**Bacaan yang Diberikan**
KODE ETIK PROFESI DAN ORGANISASI PROFESI PENDIDIK

 

KODE ETIK PROFESI DAN ORGANISASI PROFESI PENDIDIK



 

A.   KODE ETIK PROFESI PENDIDIK

 

Pekerjaan seorang guru merupakan pekerjaan yang profesional. Sehingga pekerjaan tersebut memiliki kode etik. Dalam buku Profesi Keguruan, kode etik pada suatu profesi adalah untuk menjunjung tinggi martabat profesi, untuk menjaga dan memelihara kesejahteraan anggotanya, untuk meningkatkan pengabdian para anggota profesi, untuk meningkatkan mutu profesi dan untuk meningkatkan mutu organisasi profesi. Kode etik inilah yang memberikan jawaban bagaimana seharusnya guru berinteraksi dengan siswa, rekan sejawat, orang tua siswa dan masyarakat. Dengan adanya kode etik, maka akan memedomani setiap tingkah laku seorang guru, sehingga penampilan guru akan terarah dengan baik, bahkan akan terus membaik. Berbicara mengenai pendidikan berarti berbicara tentang profesi guru, berarti memerlukan berbagai macam keterampilan dasar. Menjadi seorang guru bukanlah hal yang mudah, tetapi ada syarat yang harus dipenuhi salah satunya adalah inovasi pembelajaran, sehingga berdampak pada profesionalisme (Muhammad Jufni, 2020).

Etika artinya tata susila (etika) atau hal-hal yang berhubungan dengan kesusilaan dalam mengerjakan suatu pekerjaan, jadi kode etik guru diartikan sebagai aturan tata susila keguruan”. Maksudnya aturan-aturan tentang keguruan yang menyangkut pekerjaan-pekerjaan guru dilihat dari segi kesusilaan. Dalam hal ini kesusilaan diartikan sebagai kesopanan, sopan santun dan keadaban. Sehingga kode berhubungan dengan aturan yang berkenaan dengan tata susila dan akhlak. Setiap guru di tekankan untuk self dicilpline serta menyesuaikan diri dengan adat istiadat setempat secara fleksibel. Untuk mengimplementasikan etika-etika yang harus dimiliki oleh pendidik, maka seorang pendidik harus mampu mematuhi semua aturan atau norma-norma yang telah diberlakukan dalam kode etik (Muhammad Jufni, 2020).

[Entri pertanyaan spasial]
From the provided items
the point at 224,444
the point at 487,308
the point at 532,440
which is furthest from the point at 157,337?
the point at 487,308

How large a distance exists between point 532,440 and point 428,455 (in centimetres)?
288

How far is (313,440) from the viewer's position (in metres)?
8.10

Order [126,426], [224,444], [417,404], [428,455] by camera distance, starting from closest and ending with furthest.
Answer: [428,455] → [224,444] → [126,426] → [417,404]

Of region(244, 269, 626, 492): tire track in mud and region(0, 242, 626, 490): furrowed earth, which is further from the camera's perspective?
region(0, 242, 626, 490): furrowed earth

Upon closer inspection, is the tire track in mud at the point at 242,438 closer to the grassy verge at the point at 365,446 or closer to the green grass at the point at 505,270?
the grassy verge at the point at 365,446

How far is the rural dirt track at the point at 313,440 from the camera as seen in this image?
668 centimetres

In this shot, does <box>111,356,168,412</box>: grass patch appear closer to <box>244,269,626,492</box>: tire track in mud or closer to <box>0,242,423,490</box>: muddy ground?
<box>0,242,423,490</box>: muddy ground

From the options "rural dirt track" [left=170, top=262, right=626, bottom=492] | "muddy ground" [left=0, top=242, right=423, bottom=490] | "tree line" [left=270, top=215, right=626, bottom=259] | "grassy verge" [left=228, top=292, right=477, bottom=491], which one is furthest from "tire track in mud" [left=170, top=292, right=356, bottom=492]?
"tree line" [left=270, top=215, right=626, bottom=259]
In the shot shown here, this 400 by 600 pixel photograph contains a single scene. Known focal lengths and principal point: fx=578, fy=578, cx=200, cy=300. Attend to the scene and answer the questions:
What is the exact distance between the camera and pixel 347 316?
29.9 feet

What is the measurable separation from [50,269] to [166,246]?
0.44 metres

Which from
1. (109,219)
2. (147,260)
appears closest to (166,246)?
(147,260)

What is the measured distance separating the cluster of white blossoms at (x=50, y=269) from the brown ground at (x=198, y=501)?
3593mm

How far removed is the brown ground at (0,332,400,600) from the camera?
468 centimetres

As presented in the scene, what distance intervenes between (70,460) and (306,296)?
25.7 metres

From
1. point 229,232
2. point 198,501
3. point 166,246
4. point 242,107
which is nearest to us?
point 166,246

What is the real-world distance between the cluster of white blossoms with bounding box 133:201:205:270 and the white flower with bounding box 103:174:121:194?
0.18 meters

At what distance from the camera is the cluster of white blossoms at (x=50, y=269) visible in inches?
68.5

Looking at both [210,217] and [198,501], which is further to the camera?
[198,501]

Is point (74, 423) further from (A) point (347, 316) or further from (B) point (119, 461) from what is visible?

**Tugas**
Tolong sebutkan arti kesusilaan menurut bacaan tentang kode etik profesi pendidik di atas.

**Jawaban Tugas**
Kesusilaan diartikan sebagai kesopanan, sopan santun, dan keadaban.